_記事_.
::::::::

さらに、Adobe Summitでは当たり前のように話されることだが、「今のお客様はブランドにロイヤルティを感じているのではなく、体験にロイヤルティを感じている」というメッセージを発信していた。体験中心ブランドであるためにはデジタル幸福度方程式を構成する次の3つの要素が必要だと述べた。
第1の要素は「Understanding your customer(顧客理解)」。企業に求められるのは、デジタルでのつながりを活用した傾聴の姿勢だ。傾聴の重要性は、近年に急成長を遂げているエクササイズ機器メーカー「Peloton(ペロトン)」でSVPとGlobal Head of Marketing Communicationを務めるダラ・トレセダー氏も「企業文化として根付かせることが大切である」と表現している。
次に必要な要素は「Proactive Strategy(積極的に顧客のニーズを捉え、それを体現した戦略の実践)」。コロナ禍の顧客が最も嫌うことは、デジタル上の体験に生じる不備だ。日本の各行政が陥るコロナワクチン接種予約サイトの不備のような体験は、後々ブランド体験に決定的なダメージをもたらす。故に、そのような不備は放置せず、スピード感を持って対応しなければならないという。そのためにはデータをリアルタイムで獲得し、顧客理解に活用しなければいけないとしている。
最後の「Brand Promise(企業・ブランドとして顧客に果たすべき約束)」は、デジタル体験はもちろんのこと、商品体験、接客体験、すべてを包括的に捉えたカスタマージャーニーにおける顧客満足を指している。
我々も同社の「方程式」に倣い、改めて顧客の「優れた体験にお金を払いたい」という考え方を理解するべきである。これら3つが揃うことが、デジタル幸福度の実現に寄与するのだ。
「DX推進がもたらす良質な顧客体験」をこのように解釈できるパートナーの存在はクライアントにとっても心強いことだろう。Adobe製品を中心に導入、運用するだけでなく、パートナーとともに顧客体験までも共創していくことができるのは、理想のDX戦略推進といえる。弊社でも、デジタル幸福度方程式を実践できる日本の事業会社を応援していきたいと思う。
ビジネスの枠を超えた著名人から学ぶ、豊かな知見
最後に、Adobe Summitの楽しみでもある著名人のセッションから、DXがもたらす社会的価値について考えてみたい。
ここまで解説してきた通り、優れたDX推進企業の今を捉えることができ、そのサポート企業が提供する有益な情報、示唆が得られるのがAdobe Summitを見逃せない理由だが、もう1つの楽しみが、ビジネスの枠を超えた有識者による知見に富んだ話だ。
冒頭のキーノートでは、起業家・投資家としても活躍するプロテニスプレーヤーのセリーナ・ウィリアムズ氏が、自身のビジネスについてデジタルの視点から語ってくれた。また、日本でもビジネス書としてベストセラーになった「TRUST 世界最先端の企業はいかに〈信頼〉を攻略したか」の著者であるレイチェル・ボッツマン氏から、デジタルで顧客とつながる時代における信頼の重要性が語られた。

::::::::

データセットのエントリー:
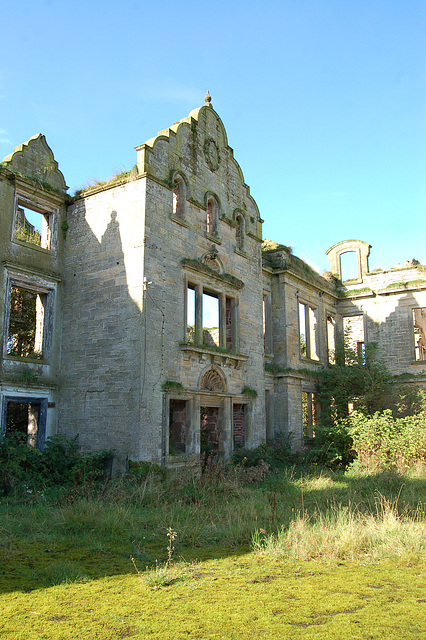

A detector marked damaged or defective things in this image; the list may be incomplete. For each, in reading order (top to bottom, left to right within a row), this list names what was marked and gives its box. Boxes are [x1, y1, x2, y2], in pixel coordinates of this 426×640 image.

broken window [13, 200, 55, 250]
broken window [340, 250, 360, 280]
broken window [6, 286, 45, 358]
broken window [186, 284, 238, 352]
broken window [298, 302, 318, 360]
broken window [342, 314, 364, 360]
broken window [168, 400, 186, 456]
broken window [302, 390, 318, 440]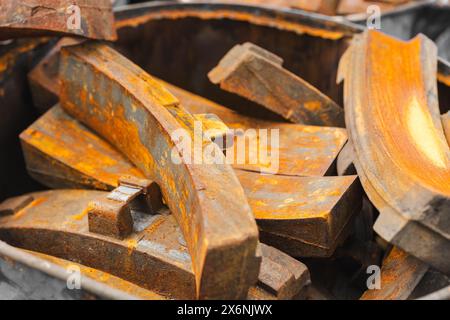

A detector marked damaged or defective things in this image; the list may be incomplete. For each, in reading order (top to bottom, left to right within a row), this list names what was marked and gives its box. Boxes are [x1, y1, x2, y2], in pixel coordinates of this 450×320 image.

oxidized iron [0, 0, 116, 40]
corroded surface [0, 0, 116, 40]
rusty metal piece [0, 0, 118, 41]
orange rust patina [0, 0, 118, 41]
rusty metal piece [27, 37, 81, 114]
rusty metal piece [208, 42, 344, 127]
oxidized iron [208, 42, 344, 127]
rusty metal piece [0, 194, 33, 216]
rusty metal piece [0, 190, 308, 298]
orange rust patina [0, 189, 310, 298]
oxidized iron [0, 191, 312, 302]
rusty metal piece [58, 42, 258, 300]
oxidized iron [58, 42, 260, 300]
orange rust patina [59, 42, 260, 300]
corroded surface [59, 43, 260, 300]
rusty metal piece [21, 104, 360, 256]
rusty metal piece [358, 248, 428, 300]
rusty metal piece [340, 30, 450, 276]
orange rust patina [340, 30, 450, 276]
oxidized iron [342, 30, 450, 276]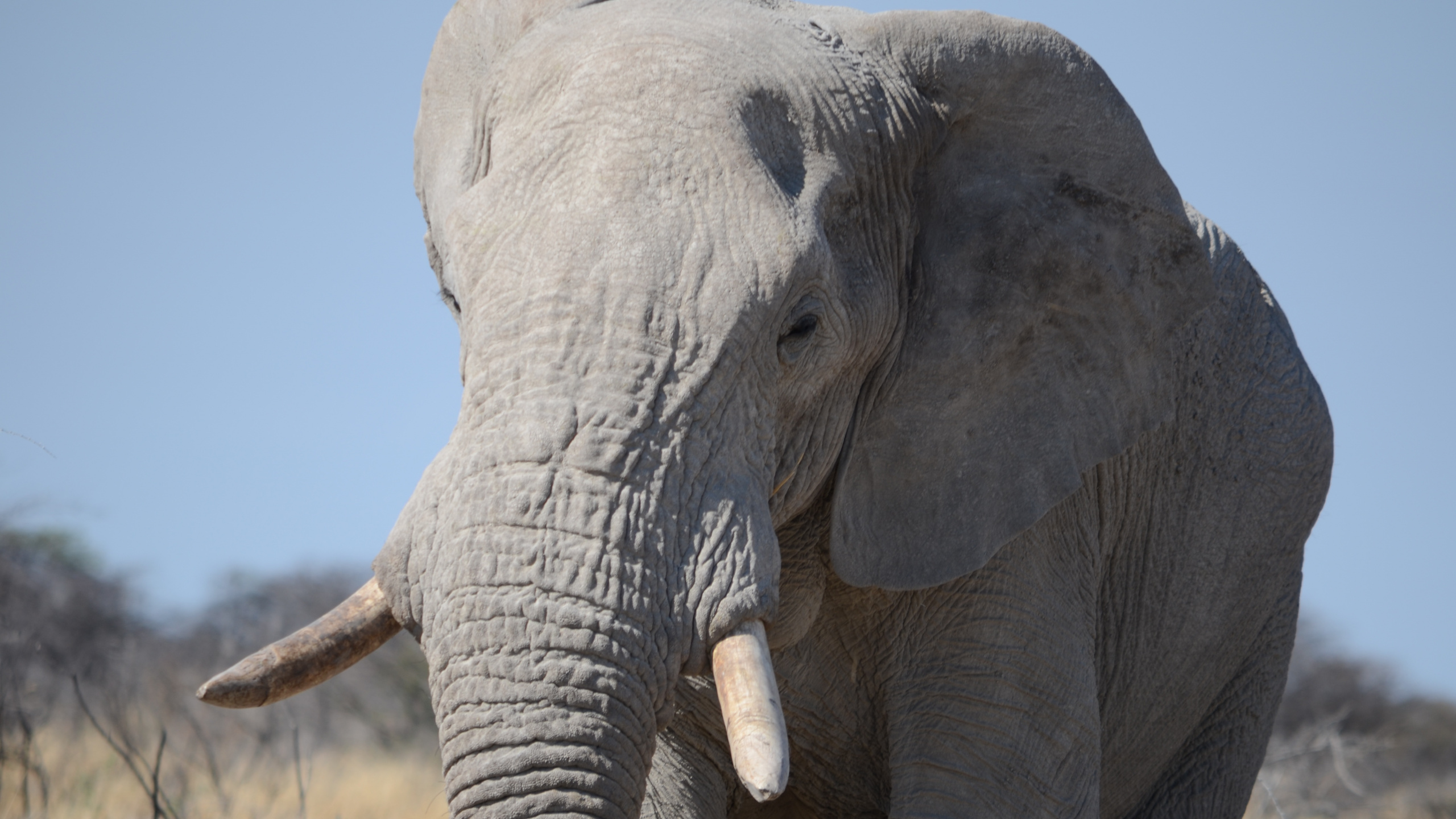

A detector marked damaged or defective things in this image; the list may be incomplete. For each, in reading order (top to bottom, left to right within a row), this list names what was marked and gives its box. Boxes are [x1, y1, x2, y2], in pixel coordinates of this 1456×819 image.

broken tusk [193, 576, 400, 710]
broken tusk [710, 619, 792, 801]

::::::::

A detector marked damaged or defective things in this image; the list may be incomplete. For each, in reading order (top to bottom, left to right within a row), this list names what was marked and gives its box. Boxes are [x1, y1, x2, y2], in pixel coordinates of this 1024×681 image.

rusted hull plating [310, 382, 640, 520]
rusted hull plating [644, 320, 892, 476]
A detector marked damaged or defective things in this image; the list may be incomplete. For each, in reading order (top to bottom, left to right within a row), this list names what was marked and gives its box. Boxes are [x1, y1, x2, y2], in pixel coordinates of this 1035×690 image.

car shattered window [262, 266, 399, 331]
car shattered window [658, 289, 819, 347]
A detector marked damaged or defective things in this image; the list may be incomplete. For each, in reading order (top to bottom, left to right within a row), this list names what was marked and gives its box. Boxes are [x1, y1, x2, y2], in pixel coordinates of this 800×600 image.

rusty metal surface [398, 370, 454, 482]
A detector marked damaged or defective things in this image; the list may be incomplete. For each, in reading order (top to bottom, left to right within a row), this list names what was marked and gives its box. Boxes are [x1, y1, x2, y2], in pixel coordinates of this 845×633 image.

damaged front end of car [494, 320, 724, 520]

::::::::

_課題一覧_.
a. Adobe Summitの記事を読んで、次の問いに答えてください。
(i) デジタル幸福度方程式の第1の要素は何ですか。
(ii) コロナ禍の顧客が最も嫌うことは何だと書かれていますか。
(iii) 冒頭のキーノートで自身のビジネスについて語ったプロテニスプレーヤーはだれですか。
b. 次の文がAdobe Summitの記事の内容と合っているか、はい・いいえで答え、その根拠となる記事の言葉をそのまま引用してください。
(i) ダラ・トレセダー氏はPelotonでSVPを務めている。
(ii) 今のお客様はブランドそのものにロイヤルティを感じている。
(iii) レイチェル・ボッツマン氏は「TRUST」という本の著者である。

_解答一覧_.
a.
(i) 「Understanding your customer(顧客理解)」
(ii) デジタル上の体験に生じる不備
(iii) セリーナ・ウィリアムズ氏

b.
(i) はい。「「Peloton(ペロトン)」でSVPとGlobal Head of Marketing Communicationを務めるダラ・トレセダー氏」
(ii) いいえ。「今のお客様はブランドにロイヤルティを感じているのではなく、体験にロイヤルティを感じている」
(iii) はい。「「TRUST 世界最先端の企業はいかに〈信頼〉を攻略したか」の著者であるレイチェル・ボッツマン氏」